→ **WORK ORDER**
Retype, word for word, every line from the one holding "работу настоящего пылесоса" through the one holding "Right angle 3D cutting" in the entries below, both included, and only those lines.
[Opening DATA FOR THIS TASK section]
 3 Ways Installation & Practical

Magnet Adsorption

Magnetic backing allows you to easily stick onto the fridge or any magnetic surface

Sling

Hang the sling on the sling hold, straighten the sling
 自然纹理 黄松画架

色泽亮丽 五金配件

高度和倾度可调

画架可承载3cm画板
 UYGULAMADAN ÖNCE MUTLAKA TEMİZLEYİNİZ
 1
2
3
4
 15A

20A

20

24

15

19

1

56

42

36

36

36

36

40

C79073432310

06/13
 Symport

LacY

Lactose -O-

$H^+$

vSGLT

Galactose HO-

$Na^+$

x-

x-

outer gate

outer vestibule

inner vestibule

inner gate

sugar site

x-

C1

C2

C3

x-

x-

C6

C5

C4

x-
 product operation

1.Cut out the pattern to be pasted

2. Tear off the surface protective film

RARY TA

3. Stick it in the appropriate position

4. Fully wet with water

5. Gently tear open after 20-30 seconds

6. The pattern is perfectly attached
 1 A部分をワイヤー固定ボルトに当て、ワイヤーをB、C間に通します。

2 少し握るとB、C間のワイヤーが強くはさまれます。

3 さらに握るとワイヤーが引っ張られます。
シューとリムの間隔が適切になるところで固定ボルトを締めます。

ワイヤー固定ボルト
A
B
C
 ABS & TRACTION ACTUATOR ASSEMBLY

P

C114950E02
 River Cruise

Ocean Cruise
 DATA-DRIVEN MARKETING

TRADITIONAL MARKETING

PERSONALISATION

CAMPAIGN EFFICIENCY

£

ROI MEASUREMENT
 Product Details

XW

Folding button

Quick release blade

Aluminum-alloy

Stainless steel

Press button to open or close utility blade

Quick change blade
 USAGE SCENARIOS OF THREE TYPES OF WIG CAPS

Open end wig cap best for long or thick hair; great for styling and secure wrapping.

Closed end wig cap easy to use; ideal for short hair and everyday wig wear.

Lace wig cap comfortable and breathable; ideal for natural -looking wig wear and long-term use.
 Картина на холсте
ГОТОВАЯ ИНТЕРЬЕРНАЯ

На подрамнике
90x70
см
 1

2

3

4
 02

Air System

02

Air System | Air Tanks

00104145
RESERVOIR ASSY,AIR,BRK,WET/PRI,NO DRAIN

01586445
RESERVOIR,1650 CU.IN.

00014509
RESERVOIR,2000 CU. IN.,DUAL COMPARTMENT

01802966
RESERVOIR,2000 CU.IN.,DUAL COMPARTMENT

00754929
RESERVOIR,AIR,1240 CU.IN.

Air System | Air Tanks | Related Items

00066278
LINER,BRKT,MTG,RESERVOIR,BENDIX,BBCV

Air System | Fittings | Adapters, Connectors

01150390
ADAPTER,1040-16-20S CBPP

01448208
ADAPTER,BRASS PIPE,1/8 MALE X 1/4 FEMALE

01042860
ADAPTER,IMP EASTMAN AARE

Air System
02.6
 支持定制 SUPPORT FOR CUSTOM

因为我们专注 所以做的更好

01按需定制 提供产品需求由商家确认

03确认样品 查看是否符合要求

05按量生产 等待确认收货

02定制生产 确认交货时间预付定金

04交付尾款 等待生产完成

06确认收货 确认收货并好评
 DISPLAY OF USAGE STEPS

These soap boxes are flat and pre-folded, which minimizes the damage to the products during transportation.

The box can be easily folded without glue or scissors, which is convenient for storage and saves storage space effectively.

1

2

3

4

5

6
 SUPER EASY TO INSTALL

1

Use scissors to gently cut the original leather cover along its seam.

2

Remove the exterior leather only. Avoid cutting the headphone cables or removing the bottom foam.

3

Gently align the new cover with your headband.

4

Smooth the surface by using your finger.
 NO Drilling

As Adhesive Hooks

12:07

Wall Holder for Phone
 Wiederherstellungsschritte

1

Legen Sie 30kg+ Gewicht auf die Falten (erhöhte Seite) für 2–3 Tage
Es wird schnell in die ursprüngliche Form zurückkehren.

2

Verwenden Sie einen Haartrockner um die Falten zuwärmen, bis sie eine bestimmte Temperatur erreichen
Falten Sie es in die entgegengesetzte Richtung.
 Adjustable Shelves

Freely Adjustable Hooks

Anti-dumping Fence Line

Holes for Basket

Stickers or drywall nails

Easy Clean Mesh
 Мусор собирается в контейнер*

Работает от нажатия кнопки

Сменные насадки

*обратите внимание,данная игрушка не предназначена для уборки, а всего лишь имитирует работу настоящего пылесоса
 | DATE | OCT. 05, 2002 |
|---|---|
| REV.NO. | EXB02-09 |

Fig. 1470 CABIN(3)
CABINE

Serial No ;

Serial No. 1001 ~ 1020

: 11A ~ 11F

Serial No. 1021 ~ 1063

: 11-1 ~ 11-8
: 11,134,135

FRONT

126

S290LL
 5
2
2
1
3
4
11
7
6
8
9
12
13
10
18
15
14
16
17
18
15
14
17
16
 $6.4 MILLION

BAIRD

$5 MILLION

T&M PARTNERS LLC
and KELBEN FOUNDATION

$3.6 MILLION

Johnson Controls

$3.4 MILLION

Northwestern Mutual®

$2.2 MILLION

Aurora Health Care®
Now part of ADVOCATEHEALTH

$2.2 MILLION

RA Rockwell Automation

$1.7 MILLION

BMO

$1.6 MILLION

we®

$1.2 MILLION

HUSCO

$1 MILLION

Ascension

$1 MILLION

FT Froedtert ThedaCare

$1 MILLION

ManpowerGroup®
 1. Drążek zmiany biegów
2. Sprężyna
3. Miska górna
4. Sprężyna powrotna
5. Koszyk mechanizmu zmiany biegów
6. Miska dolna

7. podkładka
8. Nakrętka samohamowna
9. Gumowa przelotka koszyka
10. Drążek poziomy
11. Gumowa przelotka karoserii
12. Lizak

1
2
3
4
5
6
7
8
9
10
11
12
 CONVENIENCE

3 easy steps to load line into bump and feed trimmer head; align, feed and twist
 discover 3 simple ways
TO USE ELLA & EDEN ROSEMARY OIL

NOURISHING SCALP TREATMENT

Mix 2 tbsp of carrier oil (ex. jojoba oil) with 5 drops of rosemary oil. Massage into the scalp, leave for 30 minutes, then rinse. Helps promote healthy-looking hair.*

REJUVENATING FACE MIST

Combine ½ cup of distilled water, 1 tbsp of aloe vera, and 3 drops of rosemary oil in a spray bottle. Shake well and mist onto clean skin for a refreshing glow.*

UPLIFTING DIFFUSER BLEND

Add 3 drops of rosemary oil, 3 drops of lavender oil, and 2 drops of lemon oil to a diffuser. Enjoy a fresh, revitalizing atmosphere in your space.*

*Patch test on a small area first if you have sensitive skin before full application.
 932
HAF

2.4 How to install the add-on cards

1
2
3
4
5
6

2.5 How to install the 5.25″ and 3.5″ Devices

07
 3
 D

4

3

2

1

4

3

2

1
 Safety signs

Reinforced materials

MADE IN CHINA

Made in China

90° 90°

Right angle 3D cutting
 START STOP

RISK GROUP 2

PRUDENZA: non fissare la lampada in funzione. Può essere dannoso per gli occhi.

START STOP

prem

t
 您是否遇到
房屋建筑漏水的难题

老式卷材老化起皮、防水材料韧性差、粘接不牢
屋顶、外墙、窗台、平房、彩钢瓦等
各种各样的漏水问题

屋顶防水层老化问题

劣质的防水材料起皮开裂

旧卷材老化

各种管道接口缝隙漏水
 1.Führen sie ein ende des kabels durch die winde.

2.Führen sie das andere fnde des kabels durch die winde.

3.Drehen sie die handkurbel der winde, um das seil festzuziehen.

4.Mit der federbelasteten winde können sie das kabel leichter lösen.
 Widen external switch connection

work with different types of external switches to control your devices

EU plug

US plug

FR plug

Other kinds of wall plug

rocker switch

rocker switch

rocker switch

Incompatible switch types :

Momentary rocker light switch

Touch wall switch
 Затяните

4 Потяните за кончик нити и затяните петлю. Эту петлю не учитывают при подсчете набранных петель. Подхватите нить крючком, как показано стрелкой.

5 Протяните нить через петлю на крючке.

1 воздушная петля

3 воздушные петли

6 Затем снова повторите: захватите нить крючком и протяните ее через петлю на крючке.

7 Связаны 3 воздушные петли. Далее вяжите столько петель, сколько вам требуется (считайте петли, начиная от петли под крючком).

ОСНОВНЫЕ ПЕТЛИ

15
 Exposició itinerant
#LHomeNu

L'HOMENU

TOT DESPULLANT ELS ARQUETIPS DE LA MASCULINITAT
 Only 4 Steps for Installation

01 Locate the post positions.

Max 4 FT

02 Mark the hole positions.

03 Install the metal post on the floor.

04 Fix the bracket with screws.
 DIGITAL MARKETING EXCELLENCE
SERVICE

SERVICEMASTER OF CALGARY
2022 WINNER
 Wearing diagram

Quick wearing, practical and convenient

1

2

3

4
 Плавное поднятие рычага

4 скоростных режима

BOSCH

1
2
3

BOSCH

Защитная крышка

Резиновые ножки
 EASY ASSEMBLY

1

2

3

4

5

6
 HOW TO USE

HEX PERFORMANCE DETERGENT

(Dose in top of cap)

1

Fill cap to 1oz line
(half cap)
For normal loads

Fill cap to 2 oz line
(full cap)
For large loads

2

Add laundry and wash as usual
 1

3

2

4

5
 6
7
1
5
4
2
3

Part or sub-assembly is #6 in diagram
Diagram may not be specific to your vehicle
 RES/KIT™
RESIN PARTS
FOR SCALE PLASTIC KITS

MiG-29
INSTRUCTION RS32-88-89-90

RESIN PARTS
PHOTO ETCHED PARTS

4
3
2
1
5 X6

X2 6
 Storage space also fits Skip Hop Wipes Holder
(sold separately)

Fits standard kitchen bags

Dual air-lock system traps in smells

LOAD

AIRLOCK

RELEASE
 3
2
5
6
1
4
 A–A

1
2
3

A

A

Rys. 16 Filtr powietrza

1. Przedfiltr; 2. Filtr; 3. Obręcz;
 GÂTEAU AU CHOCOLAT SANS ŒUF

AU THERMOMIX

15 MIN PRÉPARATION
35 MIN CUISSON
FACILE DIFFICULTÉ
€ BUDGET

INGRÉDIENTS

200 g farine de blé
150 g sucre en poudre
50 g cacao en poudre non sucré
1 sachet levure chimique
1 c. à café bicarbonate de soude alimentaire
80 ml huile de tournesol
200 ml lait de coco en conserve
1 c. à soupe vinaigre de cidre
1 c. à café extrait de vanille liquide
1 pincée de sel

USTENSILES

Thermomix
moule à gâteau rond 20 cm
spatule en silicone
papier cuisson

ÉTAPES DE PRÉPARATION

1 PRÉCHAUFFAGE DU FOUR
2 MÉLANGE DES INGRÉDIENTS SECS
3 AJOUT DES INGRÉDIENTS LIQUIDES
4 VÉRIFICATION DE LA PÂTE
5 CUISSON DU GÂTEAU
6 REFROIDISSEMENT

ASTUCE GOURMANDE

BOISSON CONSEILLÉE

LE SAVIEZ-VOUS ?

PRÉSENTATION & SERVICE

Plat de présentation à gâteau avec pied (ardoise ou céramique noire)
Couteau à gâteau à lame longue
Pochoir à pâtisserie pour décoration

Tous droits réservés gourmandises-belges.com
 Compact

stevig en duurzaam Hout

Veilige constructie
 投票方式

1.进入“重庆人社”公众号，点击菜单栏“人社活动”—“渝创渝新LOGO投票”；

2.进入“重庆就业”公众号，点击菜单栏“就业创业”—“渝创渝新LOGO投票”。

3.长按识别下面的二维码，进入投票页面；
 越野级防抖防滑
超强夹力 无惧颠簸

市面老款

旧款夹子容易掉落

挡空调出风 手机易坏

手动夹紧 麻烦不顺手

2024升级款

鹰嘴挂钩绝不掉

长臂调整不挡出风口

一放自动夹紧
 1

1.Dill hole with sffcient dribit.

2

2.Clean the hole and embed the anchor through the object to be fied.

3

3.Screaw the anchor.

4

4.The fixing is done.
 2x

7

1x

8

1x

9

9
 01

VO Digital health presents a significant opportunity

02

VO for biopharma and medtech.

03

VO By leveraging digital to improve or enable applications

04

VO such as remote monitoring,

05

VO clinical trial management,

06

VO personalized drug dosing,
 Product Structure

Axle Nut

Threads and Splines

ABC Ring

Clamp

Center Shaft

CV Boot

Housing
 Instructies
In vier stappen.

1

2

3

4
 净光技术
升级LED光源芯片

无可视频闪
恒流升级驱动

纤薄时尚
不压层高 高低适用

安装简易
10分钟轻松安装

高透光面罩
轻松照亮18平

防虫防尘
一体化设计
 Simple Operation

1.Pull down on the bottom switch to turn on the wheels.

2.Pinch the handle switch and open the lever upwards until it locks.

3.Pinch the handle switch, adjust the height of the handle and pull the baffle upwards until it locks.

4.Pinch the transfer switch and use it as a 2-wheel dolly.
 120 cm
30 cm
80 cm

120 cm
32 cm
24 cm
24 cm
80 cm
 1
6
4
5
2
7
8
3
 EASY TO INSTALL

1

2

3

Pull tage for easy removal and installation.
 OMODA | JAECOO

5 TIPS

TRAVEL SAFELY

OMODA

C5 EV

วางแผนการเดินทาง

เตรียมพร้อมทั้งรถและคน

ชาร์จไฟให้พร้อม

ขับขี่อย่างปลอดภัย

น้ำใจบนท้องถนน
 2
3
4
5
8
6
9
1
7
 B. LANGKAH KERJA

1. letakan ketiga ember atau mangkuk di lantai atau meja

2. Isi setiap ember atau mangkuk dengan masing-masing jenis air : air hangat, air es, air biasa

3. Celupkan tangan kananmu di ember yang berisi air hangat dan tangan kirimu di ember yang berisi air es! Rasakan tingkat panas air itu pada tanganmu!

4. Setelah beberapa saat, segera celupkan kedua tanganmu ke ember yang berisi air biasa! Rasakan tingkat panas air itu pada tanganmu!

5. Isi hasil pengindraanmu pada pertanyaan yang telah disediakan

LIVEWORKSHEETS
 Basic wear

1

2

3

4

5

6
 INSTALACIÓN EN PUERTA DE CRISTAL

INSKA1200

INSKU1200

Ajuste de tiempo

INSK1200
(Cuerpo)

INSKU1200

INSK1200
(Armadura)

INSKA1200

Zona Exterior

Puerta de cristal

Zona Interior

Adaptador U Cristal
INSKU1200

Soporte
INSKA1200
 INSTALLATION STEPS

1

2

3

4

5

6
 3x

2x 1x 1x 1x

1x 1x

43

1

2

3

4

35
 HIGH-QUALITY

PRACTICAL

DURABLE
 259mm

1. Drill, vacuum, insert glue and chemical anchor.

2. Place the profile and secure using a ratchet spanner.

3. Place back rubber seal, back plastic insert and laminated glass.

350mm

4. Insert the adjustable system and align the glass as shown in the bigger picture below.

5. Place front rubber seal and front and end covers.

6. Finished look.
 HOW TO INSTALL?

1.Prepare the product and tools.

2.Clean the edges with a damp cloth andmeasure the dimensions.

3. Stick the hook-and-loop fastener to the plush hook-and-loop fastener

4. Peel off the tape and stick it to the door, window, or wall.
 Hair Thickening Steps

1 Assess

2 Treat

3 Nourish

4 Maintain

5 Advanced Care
[Closing DATA FOR THIS TASK section]
→ **ANSWER TO THIS EXERCISE**
*обратите внимание,данная игрушка не предназначена для уборки, а всего лишь имитирует работу настоящего пылесоса
 | DATE | OCT. 05, 2002 |
|---|---|
| REV.NO. | EXB02-09 |

Fig. 1470 CABIN(3)
CABINE

Serial No ;

Serial No. 1001 ~ 1020

: 11A ~ 11F

Serial No. 1021 ~ 1063

: 11-1 ~ 11-8
: 11,134,135

FRONT

126

S290LL
 5
2
2
1
3
4
11
7
6
8
9
12
13
10
18
15
14
16
17
18
15
14
17
16
 $6.4 MILLION

BAIRD

$5 MILLION

T&M PARTNERS LLC
and KELBEN FOUNDATION

$3.6 MILLION

Johnson Controls

$3.4 MILLION

Northwestern Mutual®

$2.2 MILLION

Aurora Health Care®
Now part of ADVOCATEHEALTH

$2.2 MILLION

RA Rockwell Automation

$1.7 MILLION

BMO

$1.6 MILLION

we®

$1.2 MILLION

HUSCO

$1 MILLION

Ascension

$1 MILLION

FT Froedtert ThedaCare

$1 MILLION

ManpowerGroup®
 1. Drążek zmiany biegów
2. Sprężyna
3. Miska górna
4. Sprężyna powrotna
5. Koszyk mechanizmu zmiany biegów
6. Miska dolna

7. podkładka
8. Nakrętka samohamowna
9. Gumowa przelotka koszyka
10. Drążek poziomy
11. Gumowa przelotka karoserii
12. Lizak

1
2
3
4
5
6
7
8
9
10
11
12
 CONVENIENCE

3 easy steps to load line into bump and feed trimmer head; align, feed and twist
 discover 3 simple ways
TO USE ELLA & EDEN ROSEMARY OIL

NOURISHING SCALP TREATMENT

Mix 2 tbsp of carrier oil (ex. jojoba oil) with 5 drops of rosemary oil. Massage into the scalp, leave for 30 minutes, then rinse. Helps promote healthy-looking hair.*

REJUVENATING FACE MIST

Combine ½ cup of distilled water, 1 tbsp of aloe vera, and 3 drops of rosemary oil in a spray bottle. Shake well and mist onto clean skin for a refreshing glow.*

UPLIFTING DIFFUSER BLEND

Add 3 drops of rosemary oil, 3 drops of lavender oil, and 2 drops of lemon oil to a diffuser. Enjoy a fresh, revitalizing atmosphere in your space.*

*Patch test on a small area first if you have sensitive skin before full application.
 932
HAF

2.4 How to install the add-on cards

1
2
3
4
5
6

2.5 How to install the 5.25″ and 3.5″ Devices

07
 3
 D

4

3

2

1

4

3

2

1
 Safety signs

Reinforced materials

MADE IN CHINA

Made in China

90° 90°

Right angle 3D cutting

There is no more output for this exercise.